THE TASK: Please copy out each of the records below, word for word, in the order given.
— BEGIN —
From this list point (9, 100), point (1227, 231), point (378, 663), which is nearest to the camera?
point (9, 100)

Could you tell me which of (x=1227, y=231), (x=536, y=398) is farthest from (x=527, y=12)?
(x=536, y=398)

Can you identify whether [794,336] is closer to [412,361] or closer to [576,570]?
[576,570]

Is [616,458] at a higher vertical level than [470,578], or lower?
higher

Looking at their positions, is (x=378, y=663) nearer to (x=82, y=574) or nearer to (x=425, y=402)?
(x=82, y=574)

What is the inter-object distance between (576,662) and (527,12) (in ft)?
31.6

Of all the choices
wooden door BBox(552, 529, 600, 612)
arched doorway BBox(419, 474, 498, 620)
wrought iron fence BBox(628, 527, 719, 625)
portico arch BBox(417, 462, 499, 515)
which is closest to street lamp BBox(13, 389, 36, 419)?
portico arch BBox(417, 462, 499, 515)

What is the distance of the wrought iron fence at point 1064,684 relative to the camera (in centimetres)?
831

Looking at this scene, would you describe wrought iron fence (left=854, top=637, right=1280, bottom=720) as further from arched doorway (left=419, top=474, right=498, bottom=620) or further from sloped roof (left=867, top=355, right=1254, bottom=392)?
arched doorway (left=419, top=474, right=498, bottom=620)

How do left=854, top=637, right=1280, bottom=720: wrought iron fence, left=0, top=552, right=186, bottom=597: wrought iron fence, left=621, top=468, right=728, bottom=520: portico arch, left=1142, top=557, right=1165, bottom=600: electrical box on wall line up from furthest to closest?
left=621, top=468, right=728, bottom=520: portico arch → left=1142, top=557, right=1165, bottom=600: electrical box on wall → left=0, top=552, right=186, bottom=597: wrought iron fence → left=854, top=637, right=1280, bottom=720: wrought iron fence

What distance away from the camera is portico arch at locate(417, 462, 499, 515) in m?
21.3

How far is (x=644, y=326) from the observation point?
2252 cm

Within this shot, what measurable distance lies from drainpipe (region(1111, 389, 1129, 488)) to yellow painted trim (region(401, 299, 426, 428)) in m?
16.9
— END —
EXPECTED ANSWER:
From this list point (9, 100), point (1227, 231), point (378, 663), which is nearest to the camera?
point (9, 100)

Could you tell me which of (x=1227, y=231), (x=536, y=398) is farthest from (x=527, y=12)?
(x=536, y=398)

Can you identify whether [794,336] is closer to [412,361] or closer to [576,570]?
[576,570]

Is [616,458] at a higher vertical level than [470,578], or lower?
higher

Looking at their positions, is (x=378, y=663) nearer to (x=82, y=574) or nearer to (x=425, y=402)?
(x=82, y=574)

What is the inter-object distance between (576,662) and (527,12) (in ft)?
31.6

Of all the choices
wooden door BBox(552, 529, 600, 612)
arched doorway BBox(419, 474, 498, 620)
wrought iron fence BBox(628, 527, 719, 625)
portico arch BBox(417, 462, 499, 515)
which is closest to street lamp BBox(13, 389, 36, 419)?
portico arch BBox(417, 462, 499, 515)

What is the distance of the wrought iron fence at point 1064,684 relative to the camera (in centimetres)?
831

Looking at this scene, would you describe wrought iron fence (left=854, top=637, right=1280, bottom=720) as further from arched doorway (left=419, top=474, right=498, bottom=620) or further from sloped roof (left=867, top=355, right=1254, bottom=392)?
arched doorway (left=419, top=474, right=498, bottom=620)

How do left=854, top=637, right=1280, bottom=720: wrought iron fence, left=0, top=552, right=186, bottom=597: wrought iron fence, left=621, top=468, right=728, bottom=520: portico arch, left=1142, top=557, right=1165, bottom=600: electrical box on wall line up from furthest to closest?
left=621, top=468, right=728, bottom=520: portico arch → left=1142, top=557, right=1165, bottom=600: electrical box on wall → left=0, top=552, right=186, bottom=597: wrought iron fence → left=854, top=637, right=1280, bottom=720: wrought iron fence

What distance away from the camera is portico arch at locate(417, 462, 499, 515) in m?
21.3

How far is (x=644, y=326) from the observation point?
2252 cm

Within this shot, what measurable distance lies from drainpipe (region(1111, 389, 1129, 488)) to yellow painted trim (region(401, 299, 426, 428)) in m?
16.9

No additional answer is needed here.